**Information given:**

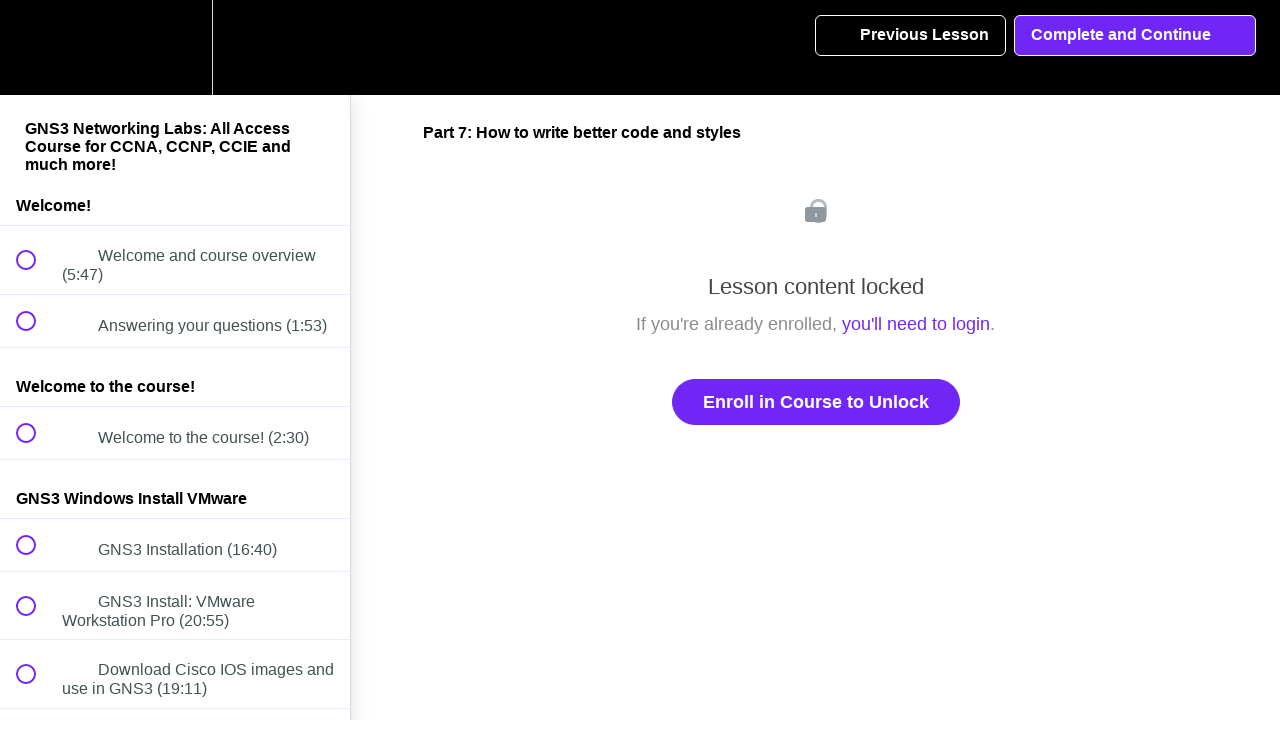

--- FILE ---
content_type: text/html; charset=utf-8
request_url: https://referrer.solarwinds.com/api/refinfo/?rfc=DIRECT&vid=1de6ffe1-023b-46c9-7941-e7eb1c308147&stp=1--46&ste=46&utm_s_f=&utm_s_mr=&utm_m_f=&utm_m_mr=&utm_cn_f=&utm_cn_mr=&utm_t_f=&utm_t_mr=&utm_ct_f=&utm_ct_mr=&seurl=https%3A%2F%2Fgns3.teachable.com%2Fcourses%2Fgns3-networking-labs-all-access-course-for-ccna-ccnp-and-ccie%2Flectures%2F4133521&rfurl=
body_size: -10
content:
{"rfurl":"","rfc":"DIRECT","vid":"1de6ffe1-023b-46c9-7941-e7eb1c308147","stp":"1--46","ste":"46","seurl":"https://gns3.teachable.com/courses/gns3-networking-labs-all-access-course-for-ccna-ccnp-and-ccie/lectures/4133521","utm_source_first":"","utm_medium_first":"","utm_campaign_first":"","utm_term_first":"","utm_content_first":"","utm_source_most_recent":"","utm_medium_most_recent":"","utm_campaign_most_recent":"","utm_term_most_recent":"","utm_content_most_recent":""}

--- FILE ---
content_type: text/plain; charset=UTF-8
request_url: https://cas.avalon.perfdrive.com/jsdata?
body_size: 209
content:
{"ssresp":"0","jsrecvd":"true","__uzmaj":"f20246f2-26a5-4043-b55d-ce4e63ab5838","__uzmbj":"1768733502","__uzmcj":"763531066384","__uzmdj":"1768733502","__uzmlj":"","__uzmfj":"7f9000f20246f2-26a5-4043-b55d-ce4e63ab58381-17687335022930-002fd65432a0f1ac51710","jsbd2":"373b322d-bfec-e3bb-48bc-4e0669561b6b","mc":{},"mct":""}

**Task goal:**
The whole listing should be retyped word for word; none of its pictures belong in the copy.

**Response to this task:**
--- FILE ---
content_type: text/html; charset=utf-8
request_url: https://referrer.solarwinds.com/api/refinfo/?rfc=DIRECT&vid=1de6ffe1-023b-46c9-7941-e7eb1c308147&stp=1--46&ste=46&utm_s_f=&utm_s_mr=&utm_m_f=&utm_m_mr=&utm_cn_f=&utm_cn_mr=&utm_t_f=&utm_t_mr=&utm_ct_f=&utm_ct_mr=&seurl=https%3A%2F%2Fgns3.teachable.com%2Fcourses%2Fgns3-networking-labs-all-access-course-for-ccna-ccnp-and-ccie%2Flectures%2F4133521&rfurl=
body_size: -10
content:
{"rfurl":"","rfc":"DIRECT","vid":"1de6ffe1-023b-46c9-7941-e7eb1c308147","stp":"1--46","ste":"46","seurl":"https://gns3.teachable.com/courses/gns3-networking-labs-all-access-course-for-ccna-ccnp-and-ccie/lectures/4133521","utm_source_first":"","utm_medium_first":"","utm_campaign_first":"","utm_term_first":"","utm_content_first":"","utm_source_most_recent":"","utm_medium_most_recent":"","utm_campaign_most_recent":"","utm_term_most_recent":"","utm_content_most_recent":""}

--- FILE ---
content_type: text/plain; charset=UTF-8
request_url: https://cas.avalon.perfdrive.com/jsdata?
body_size: 209
content:
{"ssresp":"0","jsrecvd":"true","__uzmaj":"f20246f2-26a5-4043-b55d-ce4e63ab5838","__uzmbj":"1768733502","__uzmcj":"763531066384","__uzmdj":"1768733502","__uzmlj":"","__uzmfj":"7f9000f20246f2-26a5-4043-b55d-ce4e63ab58381-17687335022930-002fd65432a0f1ac51710","jsbd2":"373b322d-bfec-e3bb-48bc-4e0669561b6b","mc":{},"mct":""}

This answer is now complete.